KUS: It disappeared too quickly in my mouth, the andouille, and I was like, I think it needs to carry a bit with butter. We mixed it with butter and the ramps, and it was literally created at our house on a Sunday.

What kind of tastes do you think you've brought back?

KUS: A lot of the inspirations, the ingredients that we've talked about, are also available here, and they grow at the Papineau farm.

JS: It's a purity, seeking out incredible product and letting it show as much as possible. That was a lot of what we did at Charlie Trotter's. I remember a group of ladies eating fish, with greens on them, and they said, it tastes like you just went and picked these today. Well actually, I just got back an hour ago.

KUS: Though it's a tasting experience, and it's on the more expensive side, aesthetically our style is more on the natural side than similar restaurants in Chicago. That is from our experience in Smyth County.

JS: You look back at Charlie and go wow, you know—his food was a vegetable-based cuisine with some proteins. That Japanese minimalism was part of his trademark, and that's sort of like what we're doing now. Having that Grant Achatz creativity mixed in, so it's a little more than just a great product. It's farm-to-table, but making it a little more elegant, a little more thought-provoking.

I never got to go to Charlie Trotter's, but not long ago I was thrifting and found a couple of his cookbooks. Seeing that he'd pick a vegetable that was in season, and just build menus around it…

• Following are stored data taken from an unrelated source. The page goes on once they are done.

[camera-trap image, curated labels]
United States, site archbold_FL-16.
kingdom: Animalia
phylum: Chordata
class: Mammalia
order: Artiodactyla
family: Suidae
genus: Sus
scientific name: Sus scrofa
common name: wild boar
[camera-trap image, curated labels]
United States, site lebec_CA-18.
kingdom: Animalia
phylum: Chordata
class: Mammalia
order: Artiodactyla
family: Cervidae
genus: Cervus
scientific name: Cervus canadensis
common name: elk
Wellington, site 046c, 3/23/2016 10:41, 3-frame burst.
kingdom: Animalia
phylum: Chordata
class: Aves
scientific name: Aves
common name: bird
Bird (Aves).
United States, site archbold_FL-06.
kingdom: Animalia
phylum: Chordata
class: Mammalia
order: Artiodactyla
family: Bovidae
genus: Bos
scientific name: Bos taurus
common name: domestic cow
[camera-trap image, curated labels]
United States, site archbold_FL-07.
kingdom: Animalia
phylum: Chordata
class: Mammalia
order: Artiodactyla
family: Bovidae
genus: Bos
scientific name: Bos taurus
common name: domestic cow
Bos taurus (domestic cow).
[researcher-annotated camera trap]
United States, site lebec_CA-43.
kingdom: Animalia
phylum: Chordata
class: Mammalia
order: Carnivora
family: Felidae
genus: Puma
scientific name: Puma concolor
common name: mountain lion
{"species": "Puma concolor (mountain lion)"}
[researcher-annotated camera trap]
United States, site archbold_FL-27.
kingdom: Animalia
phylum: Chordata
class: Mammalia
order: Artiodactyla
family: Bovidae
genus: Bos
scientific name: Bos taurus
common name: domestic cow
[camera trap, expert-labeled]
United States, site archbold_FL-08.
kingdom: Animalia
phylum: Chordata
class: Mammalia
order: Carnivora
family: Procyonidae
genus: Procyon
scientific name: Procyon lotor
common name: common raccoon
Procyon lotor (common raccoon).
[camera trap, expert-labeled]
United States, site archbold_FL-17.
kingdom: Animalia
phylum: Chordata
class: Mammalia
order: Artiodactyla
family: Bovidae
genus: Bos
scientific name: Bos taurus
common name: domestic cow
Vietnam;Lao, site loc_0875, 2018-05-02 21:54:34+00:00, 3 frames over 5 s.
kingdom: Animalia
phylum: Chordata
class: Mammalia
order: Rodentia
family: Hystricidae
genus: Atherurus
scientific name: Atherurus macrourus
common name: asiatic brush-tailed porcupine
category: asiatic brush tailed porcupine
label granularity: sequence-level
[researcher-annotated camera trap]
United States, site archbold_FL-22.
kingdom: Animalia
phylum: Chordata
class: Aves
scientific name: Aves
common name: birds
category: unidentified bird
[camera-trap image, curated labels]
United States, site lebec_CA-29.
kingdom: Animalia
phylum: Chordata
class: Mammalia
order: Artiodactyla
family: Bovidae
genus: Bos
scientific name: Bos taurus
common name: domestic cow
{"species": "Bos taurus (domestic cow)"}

JS: He was way ahead of his time. That's the thing that nobody knows. You look at all the trends, especially in Denmark, and you look back at his books—all the foams, the sauces broken with oils, cooking with offal, vegetable tasting menus—all those things he was doing before anybody, in the '90s, and now they're all trendy. We've gotten past the molecular moment, and now it's coming full circle.